Standing on the shoulders of giants
But these devices which have become so tightly woven into the fabric of our daily lives simply wouldn’t exist without the legacy of earlier tech pioneers – people such as Martin Cooper and Robert L Patrick who laid the foundations of both software and hardware so that we could build our brave new touchscreen world. It’s something which we tend to forget when chasing the glamour of the new.
So it is good to see that there has been a move towards assessing, appropriating and, if necessary, adapting ‘outdated’ technology to extract the best of past developments and forge them into something new and improved.

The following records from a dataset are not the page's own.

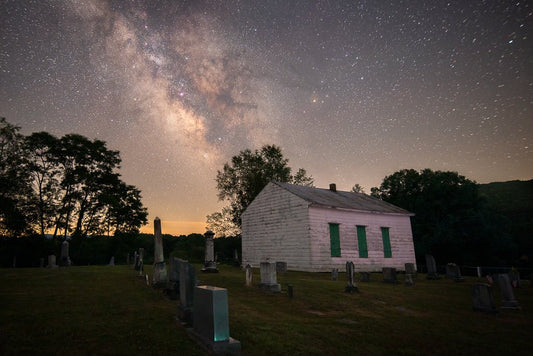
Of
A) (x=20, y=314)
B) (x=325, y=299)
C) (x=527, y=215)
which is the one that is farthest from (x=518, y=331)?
(x=527, y=215)

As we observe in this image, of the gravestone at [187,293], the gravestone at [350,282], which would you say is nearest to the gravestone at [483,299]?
the gravestone at [350,282]

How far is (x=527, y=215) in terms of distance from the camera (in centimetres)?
4069

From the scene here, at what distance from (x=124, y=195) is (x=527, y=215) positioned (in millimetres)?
55740

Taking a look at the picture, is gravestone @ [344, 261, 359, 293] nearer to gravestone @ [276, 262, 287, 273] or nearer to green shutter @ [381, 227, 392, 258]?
gravestone @ [276, 262, 287, 273]

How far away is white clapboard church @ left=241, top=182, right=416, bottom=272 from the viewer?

For example, Google’s Project Ara is the internet giant’s attempt to reinvent the mobile phone based on the design principles of the DIY computer builds of the 1980s. It uses a modular system which allows users to swap components in and out to build their ideal phone, giving them access to higher processing speeds, longer battery life, better video cards and so on without the need to buy a whole new phone every couple of years. Based on the Android operating system, Ara is scheduled to have a limited market pilot this year, and businesses interested in developing modules are free to download a Module Developers Kit. Ultimately, Google is anticipating a ‘module marketplace’ with the potential to be as popular and active as today’s app stores.
Blasts from the past
When it comes to security, old-school software and hardware has a role to play precisely because of its obsolescence. For example, security for the US’ nuclear arsenal runs on floppy disks. It’s dated, it’s analogue – and that’s why it’s safe. Because the system cannot connect to the internet, it cannot be hacked, and the computers it runs on have strictly limited availability. The Russian Federal Guard Service has gone even further, ordering 20 manual typewriters in an effort to ensure the most sensitive information is paper-based only. Whether this will lead to a return to yet another old school piece of kit – the covert spy camera – remains to be seen, but there is a noticeable trend towards the past in the security business.

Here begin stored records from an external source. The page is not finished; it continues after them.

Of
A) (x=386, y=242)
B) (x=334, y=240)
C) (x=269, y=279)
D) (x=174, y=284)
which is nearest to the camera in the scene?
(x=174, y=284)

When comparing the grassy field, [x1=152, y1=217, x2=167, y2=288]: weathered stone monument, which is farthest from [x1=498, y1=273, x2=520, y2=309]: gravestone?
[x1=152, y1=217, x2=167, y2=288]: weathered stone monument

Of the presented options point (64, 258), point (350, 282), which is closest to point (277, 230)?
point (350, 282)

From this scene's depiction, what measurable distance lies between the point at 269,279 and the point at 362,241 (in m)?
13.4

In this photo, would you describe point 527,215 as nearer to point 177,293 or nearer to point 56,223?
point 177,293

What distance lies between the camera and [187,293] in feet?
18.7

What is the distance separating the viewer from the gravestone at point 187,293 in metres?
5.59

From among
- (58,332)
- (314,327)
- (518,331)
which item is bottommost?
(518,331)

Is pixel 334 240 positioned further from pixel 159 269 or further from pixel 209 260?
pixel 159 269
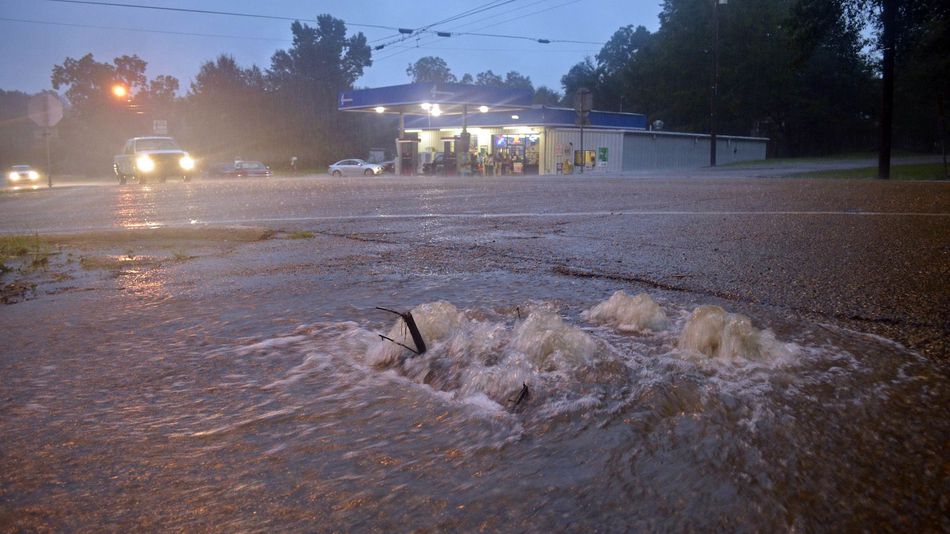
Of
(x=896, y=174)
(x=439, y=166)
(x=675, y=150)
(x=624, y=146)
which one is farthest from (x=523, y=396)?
(x=675, y=150)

Finally, consumer appetite for all things retro is responsible for a revival in personal technology which first made an appearance at the back end of the 20th century. From the new, improved Nokia 3310 (with added internet connection) to the reincarnation of the Sony Walkman as a highly-expensive music player for audiophiles only, it’s a clear message that sometimes a much-loved design lives beyond its original technical lifespan to fight another day with new components and a 21st-century spin.
For those involved in the tech industry it’s a clear signal that, while the focus is rightly always on the future, there’s a great deal to be learned from the past. We might not need roads where we’re going, but it helps to have a map.